Starting at the line that contains "Is the white suv" and running through the end of the records, recast each line as an item in a numbered list. Omit blank lines.

▶ [Record extracts]
====

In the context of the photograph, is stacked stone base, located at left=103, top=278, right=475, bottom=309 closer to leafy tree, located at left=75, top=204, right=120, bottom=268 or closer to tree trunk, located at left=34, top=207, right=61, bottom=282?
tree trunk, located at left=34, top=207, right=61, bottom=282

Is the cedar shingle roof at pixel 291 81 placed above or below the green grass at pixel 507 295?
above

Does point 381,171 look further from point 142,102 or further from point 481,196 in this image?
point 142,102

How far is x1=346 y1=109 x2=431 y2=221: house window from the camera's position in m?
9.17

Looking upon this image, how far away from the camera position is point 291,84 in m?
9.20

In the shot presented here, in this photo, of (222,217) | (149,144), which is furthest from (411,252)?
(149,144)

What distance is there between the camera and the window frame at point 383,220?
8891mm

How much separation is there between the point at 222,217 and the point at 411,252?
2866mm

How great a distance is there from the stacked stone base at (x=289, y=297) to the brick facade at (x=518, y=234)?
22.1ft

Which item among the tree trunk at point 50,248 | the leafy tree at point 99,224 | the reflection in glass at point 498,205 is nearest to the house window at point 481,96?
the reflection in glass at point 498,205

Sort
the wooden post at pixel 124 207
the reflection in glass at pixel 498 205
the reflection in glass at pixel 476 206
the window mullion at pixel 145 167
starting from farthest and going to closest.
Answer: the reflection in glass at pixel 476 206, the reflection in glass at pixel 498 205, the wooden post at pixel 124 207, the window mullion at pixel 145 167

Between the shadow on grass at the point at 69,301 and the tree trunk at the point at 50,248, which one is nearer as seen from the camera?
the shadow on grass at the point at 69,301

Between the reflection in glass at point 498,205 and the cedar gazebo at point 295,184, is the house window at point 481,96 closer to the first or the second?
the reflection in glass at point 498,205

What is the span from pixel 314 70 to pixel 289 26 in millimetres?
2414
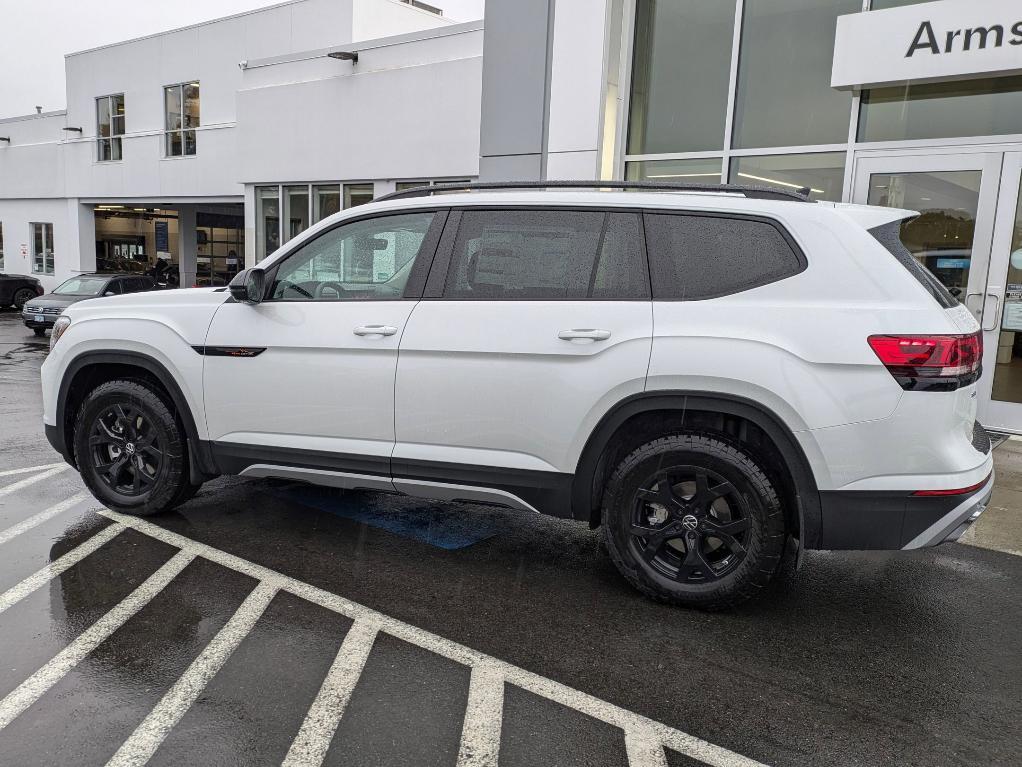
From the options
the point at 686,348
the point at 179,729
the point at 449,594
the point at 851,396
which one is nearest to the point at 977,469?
the point at 851,396

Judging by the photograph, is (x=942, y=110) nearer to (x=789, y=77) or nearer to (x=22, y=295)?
(x=789, y=77)

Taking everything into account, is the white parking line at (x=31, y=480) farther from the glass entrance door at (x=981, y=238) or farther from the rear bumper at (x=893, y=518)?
the glass entrance door at (x=981, y=238)

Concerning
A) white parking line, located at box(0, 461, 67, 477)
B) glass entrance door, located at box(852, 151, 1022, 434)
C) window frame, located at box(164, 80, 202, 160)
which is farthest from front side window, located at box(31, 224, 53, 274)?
glass entrance door, located at box(852, 151, 1022, 434)

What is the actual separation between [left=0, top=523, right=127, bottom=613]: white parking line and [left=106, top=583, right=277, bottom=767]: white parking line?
3.49 feet

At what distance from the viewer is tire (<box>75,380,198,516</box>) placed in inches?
188

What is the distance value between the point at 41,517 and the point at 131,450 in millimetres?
723

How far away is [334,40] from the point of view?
20516 mm

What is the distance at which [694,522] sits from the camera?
146 inches

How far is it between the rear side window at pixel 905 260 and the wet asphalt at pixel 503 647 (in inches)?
60.1

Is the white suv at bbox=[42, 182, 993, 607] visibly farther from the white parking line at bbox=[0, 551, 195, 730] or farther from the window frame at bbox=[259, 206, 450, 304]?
the white parking line at bbox=[0, 551, 195, 730]

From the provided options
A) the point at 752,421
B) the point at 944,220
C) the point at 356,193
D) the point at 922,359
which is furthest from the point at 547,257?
the point at 356,193

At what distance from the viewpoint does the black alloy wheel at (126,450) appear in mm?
4848

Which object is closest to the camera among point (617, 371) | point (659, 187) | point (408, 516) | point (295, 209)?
point (617, 371)

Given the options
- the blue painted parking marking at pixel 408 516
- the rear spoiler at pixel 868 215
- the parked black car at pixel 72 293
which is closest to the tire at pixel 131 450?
the blue painted parking marking at pixel 408 516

====

▶ [Written answer]
1. Is the white suv at bbox=[42, 182, 993, 607] visibly farther from the white parking line at bbox=[0, 551, 195, 730] or farther from the window frame at bbox=[259, 206, 450, 304]?
2. the white parking line at bbox=[0, 551, 195, 730]
3. From the provided options
4. A) the point at 752,421
5. B) the point at 944,220
6. C) the point at 356,193
7. D) the point at 922,359
8. which is furthest from the point at 547,257?
9. the point at 356,193
10. At what distance from the viewpoint does the black alloy wheel at (126,450) appear in mm?
11. 4848
12. Which object is closest to the camera among point (617, 371) | point (659, 187) | point (408, 516) | point (295, 209)?
13. point (617, 371)
14. Given the options
15. - the blue painted parking marking at pixel 408 516
16. - the rear spoiler at pixel 868 215
17. - the parked black car at pixel 72 293
18. which is closest to the tire at pixel 131 450?
19. the blue painted parking marking at pixel 408 516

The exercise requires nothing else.